Page-level text extractions:
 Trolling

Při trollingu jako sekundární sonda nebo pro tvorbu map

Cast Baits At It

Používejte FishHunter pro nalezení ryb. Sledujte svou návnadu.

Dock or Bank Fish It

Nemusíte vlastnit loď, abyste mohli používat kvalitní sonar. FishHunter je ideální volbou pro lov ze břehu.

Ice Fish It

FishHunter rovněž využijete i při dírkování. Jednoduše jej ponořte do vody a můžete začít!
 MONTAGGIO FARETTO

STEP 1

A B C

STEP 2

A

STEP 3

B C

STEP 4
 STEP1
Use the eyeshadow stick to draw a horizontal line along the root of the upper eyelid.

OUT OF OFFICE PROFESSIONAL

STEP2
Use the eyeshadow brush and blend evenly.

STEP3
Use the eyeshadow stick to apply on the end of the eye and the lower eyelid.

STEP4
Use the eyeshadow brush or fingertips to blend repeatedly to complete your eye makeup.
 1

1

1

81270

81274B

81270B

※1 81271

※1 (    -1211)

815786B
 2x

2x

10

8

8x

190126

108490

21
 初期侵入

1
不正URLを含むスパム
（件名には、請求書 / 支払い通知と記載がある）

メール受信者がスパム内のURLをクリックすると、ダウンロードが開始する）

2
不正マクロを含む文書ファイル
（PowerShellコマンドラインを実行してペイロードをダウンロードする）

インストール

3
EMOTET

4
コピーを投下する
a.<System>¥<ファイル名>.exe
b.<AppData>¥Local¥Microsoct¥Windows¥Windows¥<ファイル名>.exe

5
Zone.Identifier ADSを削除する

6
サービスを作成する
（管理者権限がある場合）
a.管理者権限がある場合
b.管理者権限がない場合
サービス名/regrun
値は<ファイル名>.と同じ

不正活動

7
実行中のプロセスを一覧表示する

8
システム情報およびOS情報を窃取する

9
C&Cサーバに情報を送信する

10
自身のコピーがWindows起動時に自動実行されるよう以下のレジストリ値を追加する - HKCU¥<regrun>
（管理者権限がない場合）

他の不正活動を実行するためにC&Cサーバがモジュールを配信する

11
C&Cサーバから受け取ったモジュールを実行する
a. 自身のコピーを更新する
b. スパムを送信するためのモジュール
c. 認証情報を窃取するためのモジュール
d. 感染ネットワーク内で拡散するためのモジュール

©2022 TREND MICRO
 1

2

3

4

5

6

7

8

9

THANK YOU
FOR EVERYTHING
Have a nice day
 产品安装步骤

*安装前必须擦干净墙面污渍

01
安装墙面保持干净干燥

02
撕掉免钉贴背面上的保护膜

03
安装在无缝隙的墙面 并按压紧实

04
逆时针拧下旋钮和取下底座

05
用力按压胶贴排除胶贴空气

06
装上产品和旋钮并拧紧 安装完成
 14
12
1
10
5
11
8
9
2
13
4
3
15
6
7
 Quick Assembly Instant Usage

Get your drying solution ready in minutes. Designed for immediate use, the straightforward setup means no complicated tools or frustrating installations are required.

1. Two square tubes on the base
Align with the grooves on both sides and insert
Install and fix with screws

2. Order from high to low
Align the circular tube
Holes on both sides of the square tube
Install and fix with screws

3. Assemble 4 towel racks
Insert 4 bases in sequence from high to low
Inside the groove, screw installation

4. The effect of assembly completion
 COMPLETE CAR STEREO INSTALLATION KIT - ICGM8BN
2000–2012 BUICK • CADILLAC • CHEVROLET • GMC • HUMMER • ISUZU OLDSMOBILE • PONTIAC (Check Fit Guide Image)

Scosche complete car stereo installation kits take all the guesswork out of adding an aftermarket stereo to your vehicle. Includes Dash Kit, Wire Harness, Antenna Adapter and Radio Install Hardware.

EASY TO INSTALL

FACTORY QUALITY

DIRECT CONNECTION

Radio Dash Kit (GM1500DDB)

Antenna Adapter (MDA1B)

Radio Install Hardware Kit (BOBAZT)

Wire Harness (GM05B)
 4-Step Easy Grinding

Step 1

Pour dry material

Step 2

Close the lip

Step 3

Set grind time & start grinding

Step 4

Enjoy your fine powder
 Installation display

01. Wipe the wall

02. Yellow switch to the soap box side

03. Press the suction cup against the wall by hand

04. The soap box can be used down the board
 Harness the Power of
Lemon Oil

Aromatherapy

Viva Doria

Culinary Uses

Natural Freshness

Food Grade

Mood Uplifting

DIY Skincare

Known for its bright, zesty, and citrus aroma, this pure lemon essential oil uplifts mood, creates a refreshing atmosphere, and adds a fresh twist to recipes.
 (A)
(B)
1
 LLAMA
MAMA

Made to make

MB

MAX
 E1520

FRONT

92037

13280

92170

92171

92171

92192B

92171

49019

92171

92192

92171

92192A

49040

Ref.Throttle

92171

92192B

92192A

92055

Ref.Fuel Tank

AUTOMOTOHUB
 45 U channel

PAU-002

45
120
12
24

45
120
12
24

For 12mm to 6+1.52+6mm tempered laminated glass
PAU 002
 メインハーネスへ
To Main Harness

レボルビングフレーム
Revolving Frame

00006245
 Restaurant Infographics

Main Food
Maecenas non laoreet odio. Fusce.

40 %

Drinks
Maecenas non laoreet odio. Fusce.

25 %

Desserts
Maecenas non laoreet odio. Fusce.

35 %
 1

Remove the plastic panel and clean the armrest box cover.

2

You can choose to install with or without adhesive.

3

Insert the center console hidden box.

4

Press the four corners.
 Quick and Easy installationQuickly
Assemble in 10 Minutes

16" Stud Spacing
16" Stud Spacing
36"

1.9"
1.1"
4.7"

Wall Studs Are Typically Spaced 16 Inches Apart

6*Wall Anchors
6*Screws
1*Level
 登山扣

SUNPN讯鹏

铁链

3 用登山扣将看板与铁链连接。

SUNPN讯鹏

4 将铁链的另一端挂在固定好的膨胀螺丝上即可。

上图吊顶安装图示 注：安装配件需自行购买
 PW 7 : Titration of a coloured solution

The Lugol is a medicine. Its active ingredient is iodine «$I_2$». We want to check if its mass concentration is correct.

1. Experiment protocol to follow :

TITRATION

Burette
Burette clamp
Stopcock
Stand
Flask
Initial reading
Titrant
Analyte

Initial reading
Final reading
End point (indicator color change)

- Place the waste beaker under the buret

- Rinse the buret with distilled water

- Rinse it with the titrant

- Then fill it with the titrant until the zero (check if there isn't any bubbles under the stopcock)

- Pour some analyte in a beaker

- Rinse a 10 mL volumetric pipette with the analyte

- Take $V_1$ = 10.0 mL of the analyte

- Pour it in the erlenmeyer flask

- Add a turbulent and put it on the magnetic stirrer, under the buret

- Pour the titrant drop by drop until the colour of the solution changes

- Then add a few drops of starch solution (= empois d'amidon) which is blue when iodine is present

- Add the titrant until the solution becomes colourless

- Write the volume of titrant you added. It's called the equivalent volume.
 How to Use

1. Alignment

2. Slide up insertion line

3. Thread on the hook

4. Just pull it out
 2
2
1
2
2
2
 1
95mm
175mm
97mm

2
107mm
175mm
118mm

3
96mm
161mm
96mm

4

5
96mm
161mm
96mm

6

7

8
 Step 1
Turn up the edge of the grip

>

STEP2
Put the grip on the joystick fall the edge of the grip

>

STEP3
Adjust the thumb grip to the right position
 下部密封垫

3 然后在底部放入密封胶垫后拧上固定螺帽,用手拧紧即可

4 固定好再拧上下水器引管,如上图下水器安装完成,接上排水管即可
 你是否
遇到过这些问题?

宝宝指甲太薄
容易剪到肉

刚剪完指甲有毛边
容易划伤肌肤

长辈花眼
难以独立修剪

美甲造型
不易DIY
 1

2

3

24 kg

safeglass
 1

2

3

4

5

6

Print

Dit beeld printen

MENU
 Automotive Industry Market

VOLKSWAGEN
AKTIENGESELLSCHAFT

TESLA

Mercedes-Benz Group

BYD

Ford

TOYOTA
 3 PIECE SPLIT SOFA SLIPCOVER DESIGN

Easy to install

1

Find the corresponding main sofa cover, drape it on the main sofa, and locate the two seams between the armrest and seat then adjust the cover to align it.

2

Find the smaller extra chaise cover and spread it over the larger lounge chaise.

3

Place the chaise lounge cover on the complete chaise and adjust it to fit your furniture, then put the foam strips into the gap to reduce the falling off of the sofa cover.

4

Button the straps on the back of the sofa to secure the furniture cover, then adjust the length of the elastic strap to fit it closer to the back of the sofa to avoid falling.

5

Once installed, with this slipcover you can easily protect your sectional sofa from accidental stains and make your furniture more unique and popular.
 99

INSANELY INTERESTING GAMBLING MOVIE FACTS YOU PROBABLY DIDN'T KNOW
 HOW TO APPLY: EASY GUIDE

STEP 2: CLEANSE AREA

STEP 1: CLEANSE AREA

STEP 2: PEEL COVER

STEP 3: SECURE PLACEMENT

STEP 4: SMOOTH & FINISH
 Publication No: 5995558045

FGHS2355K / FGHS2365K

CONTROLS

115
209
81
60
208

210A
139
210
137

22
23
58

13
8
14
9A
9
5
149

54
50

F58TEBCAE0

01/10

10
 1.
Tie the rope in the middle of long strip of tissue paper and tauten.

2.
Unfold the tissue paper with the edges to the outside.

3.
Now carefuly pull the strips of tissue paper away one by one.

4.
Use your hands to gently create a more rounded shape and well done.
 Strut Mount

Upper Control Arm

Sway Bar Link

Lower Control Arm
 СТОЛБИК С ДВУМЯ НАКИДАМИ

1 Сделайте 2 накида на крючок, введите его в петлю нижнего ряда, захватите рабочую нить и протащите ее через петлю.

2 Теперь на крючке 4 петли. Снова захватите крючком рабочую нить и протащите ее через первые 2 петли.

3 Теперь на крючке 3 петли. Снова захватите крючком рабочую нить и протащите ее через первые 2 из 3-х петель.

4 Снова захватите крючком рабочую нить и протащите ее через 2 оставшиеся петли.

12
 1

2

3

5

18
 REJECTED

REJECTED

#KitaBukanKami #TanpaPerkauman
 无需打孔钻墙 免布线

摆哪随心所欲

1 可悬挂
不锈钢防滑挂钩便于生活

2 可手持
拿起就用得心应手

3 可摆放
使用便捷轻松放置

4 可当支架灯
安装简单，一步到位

Work order
Only the lines above starting at the line that holds "2000–2012 BUICK •" and ending at the line that holds "Radio Dash Kit (GM1500DDB)" are to be repeated, exactly and in full.

Reply to the task
2000–2012 BUICK • CADILLAC • CHEVROLET • GMC • HUMMER • ISUZU OLDSMOBILE • PONTIAC (Check Fit Guide Image)

Scosche complete car stereo installation kits take all the guesswork out of adding an aftermarket stereo to your vehicle. Includes Dash Kit, Wire Harness, Antenna Adapter and Radio Install Hardware.

EASY TO INSTALL

FACTORY QUALITY

DIRECT CONNECTION

Radio Dash Kit (GM1500DDB)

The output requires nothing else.